### DIRECTIONS
Search the records for the line with "At what distance does". Output that line and each line after it, exactly, and stop at the end; omit pictures.

### Excerpts from a spatial dataset
++++++
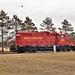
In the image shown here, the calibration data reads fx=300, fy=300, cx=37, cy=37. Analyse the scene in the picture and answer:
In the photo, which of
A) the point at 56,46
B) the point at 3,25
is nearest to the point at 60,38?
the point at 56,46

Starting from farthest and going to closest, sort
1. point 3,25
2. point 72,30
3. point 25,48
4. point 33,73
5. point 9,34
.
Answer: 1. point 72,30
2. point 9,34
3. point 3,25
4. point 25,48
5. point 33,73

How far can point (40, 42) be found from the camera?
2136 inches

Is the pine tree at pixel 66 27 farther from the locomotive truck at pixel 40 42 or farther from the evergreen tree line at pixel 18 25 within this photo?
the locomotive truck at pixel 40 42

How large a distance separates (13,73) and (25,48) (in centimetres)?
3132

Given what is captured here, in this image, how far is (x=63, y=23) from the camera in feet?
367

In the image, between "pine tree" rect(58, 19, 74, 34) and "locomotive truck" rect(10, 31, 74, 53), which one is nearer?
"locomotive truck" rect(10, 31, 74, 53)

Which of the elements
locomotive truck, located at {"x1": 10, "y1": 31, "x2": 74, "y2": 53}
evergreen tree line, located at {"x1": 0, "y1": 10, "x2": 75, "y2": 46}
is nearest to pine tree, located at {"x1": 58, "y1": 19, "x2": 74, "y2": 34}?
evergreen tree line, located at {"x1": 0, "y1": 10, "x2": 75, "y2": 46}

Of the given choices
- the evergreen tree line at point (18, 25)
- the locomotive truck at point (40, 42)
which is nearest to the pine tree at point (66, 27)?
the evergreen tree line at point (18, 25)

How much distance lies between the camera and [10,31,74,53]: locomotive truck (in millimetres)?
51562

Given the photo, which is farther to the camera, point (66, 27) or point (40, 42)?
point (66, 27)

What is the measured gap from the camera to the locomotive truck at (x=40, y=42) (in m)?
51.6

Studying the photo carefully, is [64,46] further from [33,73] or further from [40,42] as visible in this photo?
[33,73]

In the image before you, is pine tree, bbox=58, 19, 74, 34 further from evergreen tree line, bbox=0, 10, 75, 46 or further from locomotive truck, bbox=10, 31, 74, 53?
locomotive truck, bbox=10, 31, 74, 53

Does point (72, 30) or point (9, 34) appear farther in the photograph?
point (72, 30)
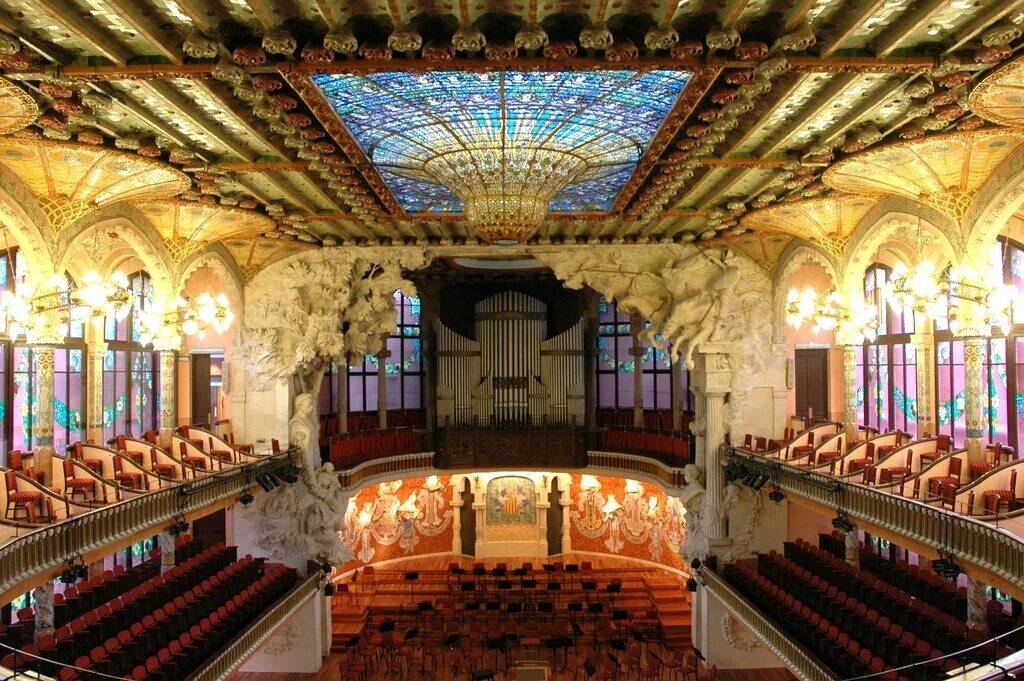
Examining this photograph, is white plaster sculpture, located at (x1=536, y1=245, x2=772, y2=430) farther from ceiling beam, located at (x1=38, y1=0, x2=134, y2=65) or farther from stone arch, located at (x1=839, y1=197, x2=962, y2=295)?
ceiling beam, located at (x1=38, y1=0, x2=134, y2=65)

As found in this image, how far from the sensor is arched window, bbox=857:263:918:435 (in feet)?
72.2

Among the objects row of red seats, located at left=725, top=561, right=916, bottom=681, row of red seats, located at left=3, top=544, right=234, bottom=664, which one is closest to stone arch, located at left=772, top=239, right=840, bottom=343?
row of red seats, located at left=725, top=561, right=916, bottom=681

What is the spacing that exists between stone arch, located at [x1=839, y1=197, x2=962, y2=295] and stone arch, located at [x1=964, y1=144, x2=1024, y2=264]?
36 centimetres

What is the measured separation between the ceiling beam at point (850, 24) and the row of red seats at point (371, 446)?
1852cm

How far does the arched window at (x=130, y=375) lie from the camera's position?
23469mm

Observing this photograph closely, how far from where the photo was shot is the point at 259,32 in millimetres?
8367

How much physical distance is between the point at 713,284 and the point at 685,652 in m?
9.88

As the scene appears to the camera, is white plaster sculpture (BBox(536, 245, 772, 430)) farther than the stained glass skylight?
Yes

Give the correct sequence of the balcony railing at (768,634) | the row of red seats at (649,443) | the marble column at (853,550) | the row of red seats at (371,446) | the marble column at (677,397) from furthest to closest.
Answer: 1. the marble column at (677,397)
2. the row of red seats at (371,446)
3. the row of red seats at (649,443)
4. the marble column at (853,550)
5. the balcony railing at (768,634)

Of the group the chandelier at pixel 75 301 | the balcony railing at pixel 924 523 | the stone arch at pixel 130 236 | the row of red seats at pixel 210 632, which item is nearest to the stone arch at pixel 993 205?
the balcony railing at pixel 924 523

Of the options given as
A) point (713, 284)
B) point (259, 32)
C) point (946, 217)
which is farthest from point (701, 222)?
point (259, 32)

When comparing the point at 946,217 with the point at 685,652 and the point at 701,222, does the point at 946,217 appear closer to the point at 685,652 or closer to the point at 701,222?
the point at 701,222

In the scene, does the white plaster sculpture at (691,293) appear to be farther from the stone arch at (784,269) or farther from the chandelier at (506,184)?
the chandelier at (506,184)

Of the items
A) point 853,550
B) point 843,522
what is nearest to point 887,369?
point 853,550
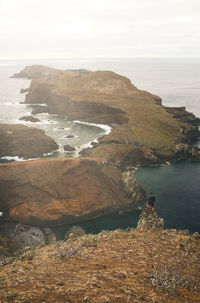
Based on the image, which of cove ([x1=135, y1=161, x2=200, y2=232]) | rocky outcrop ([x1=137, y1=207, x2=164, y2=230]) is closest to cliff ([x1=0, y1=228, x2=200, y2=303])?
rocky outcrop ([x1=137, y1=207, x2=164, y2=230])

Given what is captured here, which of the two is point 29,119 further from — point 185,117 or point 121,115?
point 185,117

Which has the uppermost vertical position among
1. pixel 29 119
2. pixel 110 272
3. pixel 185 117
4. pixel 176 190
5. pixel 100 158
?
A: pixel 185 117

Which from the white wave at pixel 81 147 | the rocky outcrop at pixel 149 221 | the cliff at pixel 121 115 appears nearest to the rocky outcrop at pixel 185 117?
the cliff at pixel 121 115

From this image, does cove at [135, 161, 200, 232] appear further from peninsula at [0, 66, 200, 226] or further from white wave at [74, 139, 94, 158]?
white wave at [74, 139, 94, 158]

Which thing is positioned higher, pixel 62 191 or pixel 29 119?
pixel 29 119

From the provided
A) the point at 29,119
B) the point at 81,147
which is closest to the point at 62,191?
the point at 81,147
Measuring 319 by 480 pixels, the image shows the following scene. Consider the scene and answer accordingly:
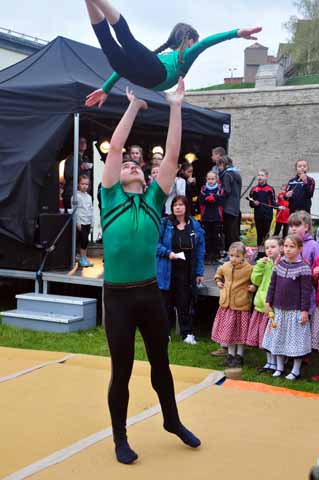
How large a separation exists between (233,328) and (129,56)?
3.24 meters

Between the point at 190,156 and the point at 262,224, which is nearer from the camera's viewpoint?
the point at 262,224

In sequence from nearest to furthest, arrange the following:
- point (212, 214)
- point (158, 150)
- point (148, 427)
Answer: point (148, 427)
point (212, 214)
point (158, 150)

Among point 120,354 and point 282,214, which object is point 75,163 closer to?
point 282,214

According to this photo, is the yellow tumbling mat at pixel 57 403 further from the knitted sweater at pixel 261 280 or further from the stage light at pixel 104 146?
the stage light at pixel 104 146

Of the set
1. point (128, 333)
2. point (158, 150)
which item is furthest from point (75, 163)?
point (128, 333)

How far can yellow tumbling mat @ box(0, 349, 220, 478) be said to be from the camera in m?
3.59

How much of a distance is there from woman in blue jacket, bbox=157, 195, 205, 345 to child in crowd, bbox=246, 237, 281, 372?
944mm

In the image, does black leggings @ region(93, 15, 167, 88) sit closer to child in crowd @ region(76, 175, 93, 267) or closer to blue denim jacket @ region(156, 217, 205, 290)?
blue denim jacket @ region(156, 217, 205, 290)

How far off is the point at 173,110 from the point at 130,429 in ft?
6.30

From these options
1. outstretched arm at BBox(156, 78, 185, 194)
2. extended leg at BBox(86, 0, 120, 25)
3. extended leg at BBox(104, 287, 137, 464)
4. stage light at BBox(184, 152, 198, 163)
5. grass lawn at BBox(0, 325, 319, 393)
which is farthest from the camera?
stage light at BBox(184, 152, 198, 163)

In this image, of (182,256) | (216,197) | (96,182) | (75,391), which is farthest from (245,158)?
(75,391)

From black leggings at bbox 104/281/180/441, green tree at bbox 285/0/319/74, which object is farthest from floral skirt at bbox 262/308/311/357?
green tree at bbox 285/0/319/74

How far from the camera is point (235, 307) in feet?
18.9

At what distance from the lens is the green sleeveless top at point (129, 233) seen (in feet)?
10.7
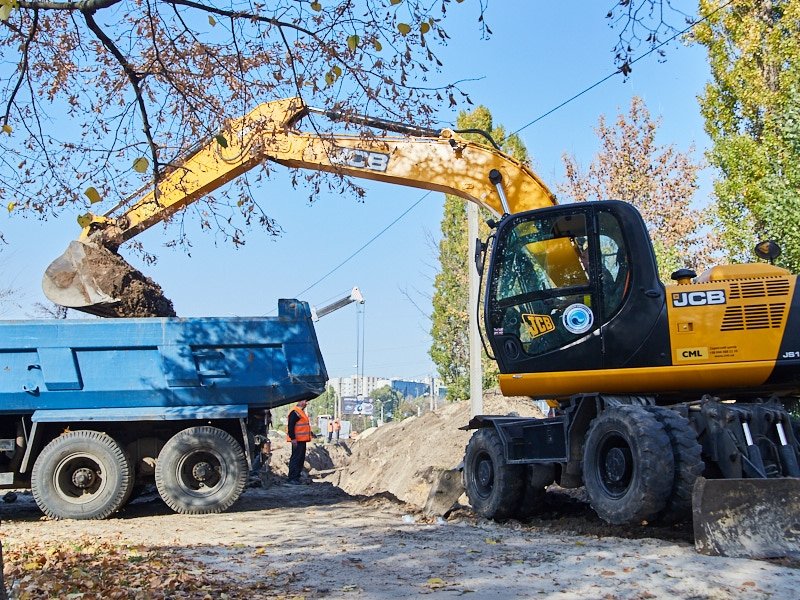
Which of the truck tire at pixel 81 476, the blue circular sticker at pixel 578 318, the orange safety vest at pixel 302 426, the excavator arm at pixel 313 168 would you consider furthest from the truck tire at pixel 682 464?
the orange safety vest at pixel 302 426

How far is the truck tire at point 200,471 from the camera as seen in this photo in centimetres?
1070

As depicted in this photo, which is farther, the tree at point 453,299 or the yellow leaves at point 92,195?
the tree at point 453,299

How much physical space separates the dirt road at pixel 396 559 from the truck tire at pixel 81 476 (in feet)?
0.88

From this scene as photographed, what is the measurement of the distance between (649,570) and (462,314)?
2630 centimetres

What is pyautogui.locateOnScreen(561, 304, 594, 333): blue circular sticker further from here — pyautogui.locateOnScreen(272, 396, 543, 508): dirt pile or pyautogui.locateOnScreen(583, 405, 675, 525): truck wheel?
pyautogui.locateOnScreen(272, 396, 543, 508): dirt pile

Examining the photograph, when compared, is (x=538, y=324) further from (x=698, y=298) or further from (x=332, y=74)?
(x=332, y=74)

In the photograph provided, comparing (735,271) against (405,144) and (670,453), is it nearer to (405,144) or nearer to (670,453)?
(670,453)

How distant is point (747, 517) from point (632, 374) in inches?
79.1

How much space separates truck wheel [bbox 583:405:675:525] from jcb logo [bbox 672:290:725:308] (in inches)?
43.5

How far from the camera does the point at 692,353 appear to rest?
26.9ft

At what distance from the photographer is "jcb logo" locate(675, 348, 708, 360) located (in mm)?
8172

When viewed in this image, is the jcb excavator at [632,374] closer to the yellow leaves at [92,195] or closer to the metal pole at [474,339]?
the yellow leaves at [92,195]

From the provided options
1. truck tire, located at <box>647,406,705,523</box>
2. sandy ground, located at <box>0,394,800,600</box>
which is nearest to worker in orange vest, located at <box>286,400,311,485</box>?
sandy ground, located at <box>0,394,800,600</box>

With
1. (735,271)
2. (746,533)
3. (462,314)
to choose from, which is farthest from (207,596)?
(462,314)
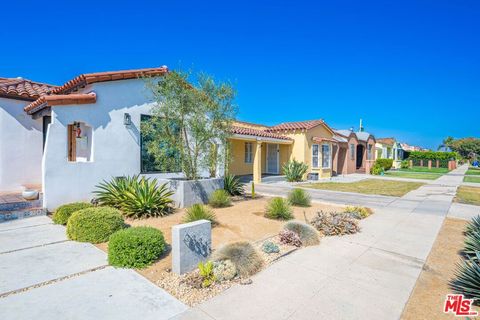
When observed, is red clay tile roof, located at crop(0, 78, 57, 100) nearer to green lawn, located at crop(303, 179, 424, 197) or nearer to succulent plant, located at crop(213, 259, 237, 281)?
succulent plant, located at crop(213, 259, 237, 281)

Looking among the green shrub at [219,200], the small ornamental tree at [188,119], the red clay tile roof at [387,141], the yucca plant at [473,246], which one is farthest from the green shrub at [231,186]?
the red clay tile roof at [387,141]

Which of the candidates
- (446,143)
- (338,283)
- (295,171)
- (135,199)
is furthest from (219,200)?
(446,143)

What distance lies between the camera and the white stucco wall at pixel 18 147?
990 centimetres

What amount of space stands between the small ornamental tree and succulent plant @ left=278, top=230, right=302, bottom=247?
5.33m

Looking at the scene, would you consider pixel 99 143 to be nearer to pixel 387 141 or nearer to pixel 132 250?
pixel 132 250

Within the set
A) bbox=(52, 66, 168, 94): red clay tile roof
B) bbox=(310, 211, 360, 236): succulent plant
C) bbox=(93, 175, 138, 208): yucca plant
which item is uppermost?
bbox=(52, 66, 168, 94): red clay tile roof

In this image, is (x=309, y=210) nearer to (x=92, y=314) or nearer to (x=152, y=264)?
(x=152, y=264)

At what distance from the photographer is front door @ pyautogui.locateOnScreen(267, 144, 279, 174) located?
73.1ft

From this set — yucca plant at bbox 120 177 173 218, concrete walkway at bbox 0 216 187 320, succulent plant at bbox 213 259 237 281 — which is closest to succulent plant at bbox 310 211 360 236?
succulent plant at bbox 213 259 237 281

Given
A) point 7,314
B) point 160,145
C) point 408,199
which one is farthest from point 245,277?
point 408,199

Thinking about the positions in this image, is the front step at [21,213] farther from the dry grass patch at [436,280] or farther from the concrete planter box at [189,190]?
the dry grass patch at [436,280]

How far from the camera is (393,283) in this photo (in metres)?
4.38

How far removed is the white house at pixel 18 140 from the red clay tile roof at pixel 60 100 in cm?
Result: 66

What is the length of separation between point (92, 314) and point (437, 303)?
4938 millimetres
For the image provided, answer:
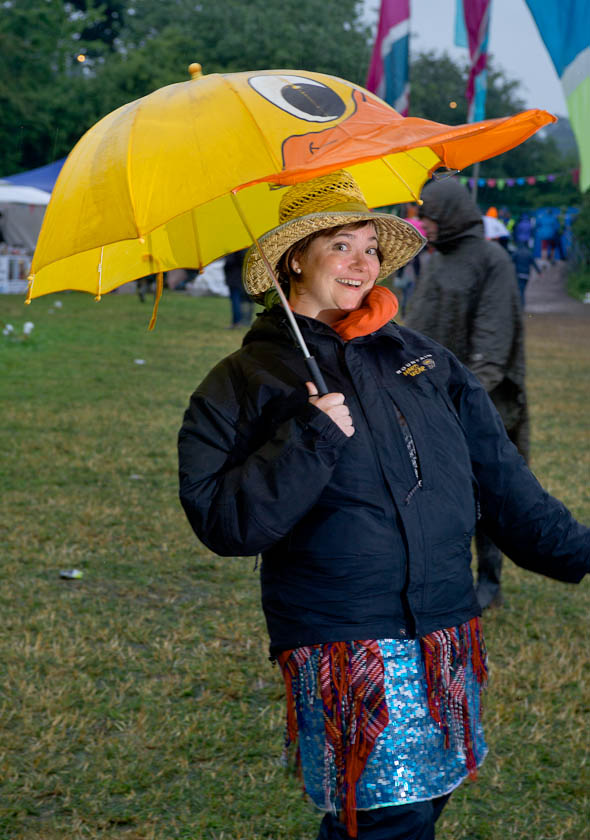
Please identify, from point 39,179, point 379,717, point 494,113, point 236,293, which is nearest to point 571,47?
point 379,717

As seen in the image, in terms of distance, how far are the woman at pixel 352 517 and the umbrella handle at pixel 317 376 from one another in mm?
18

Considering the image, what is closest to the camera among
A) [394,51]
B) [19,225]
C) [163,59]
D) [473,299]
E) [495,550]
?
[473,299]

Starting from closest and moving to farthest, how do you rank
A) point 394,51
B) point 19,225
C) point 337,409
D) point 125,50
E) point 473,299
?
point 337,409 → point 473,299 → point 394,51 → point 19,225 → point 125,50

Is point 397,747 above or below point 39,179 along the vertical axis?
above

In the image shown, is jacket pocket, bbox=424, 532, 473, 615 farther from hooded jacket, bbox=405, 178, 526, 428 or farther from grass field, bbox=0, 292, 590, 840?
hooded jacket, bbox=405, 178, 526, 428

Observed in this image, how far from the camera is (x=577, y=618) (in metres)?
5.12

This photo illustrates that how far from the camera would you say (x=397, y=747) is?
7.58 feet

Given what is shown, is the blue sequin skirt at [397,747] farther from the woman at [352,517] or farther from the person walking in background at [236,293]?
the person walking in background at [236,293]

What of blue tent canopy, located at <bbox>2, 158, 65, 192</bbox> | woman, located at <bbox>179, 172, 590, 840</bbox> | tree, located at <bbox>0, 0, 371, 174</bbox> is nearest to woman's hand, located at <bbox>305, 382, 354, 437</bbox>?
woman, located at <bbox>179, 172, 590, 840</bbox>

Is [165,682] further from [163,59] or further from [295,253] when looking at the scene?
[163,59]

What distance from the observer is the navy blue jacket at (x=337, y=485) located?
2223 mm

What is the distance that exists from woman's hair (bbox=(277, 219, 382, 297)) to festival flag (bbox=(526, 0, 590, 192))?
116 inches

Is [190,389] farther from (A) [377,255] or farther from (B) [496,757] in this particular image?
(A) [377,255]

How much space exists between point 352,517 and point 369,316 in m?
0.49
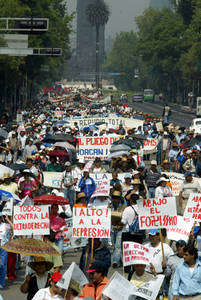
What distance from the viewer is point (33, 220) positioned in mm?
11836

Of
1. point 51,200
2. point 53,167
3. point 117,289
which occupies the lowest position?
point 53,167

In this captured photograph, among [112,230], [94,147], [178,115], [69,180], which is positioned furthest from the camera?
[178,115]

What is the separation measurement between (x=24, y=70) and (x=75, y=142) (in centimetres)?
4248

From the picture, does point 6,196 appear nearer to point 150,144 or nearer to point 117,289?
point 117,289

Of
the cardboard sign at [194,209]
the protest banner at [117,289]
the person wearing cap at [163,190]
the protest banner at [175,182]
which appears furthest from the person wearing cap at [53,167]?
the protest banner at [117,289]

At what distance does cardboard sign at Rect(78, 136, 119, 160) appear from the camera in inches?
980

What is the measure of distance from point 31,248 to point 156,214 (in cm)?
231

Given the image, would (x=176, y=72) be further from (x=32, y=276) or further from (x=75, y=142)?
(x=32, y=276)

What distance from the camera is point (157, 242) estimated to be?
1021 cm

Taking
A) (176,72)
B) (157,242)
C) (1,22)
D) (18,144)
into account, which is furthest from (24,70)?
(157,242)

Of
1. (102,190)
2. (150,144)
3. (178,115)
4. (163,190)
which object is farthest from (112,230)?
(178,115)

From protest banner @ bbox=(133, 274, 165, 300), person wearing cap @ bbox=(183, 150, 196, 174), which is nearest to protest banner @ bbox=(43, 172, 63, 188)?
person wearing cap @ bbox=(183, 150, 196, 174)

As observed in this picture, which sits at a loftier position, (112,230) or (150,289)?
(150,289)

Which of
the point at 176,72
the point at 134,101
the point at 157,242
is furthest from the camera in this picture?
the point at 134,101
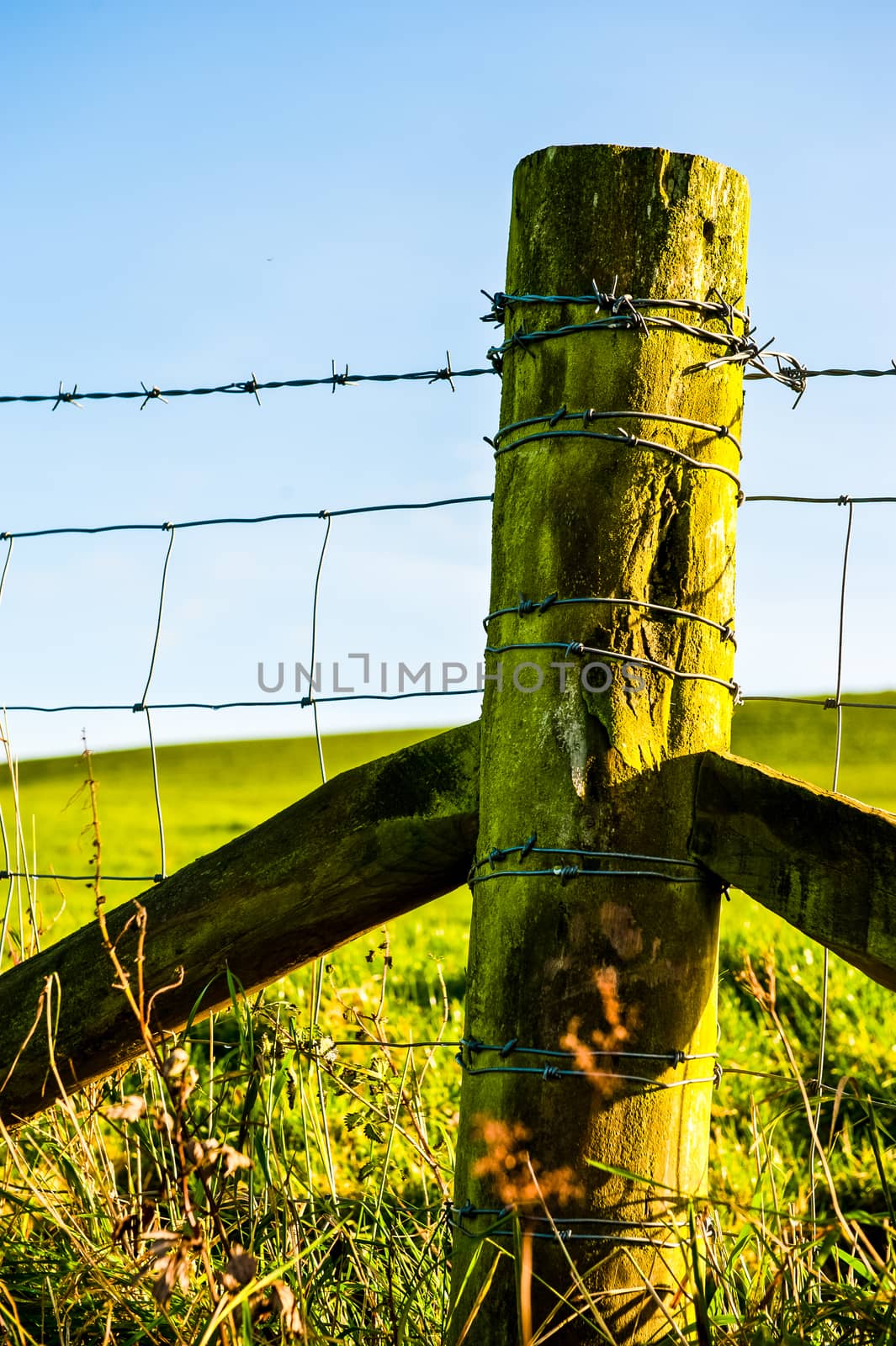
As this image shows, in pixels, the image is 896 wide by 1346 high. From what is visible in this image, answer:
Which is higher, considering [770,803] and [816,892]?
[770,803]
++++++
### RESPONSE BELOW
At what distance does cardboard sign at Rect(78, 136, 119, 160) appear from the camera in inches?
980

What is the measure of distance from point 31,248 to point 156,214 (in cm)?
231

Given the image, would (x=176, y=72) be further from (x=32, y=276) or further from (x=75, y=142)?
(x=32, y=276)

What distance from the camera is point (157, 242) estimated to be?
1021 cm

Taking
A) (176,72)
B) (157,242)
C) (1,22)
D) (18,144)
into account, which is furthest from (24,70)?
(157,242)

Of
1. (102,190)
2. (150,144)
3. (178,115)
4. (163,190)
which object is farthest from (112,230)?
(178,115)

From protest banner @ bbox=(133, 274, 165, 300), person wearing cap @ bbox=(183, 150, 196, 174), which is nearest to protest banner @ bbox=(43, 172, 63, 188)?
person wearing cap @ bbox=(183, 150, 196, 174)

As observed in this picture, which sits at a loftier position, (112,230) or (150,289)?
(150,289)

Which of
the point at 176,72
the point at 134,101
the point at 157,242
is furthest from the camera in this picture?
the point at 134,101
As this image shows, in pixels, the image is 896 wide by 1346 high. From what is visible in this image, answer:
Which is higher, considering [770,803] and [816,892]?
[770,803]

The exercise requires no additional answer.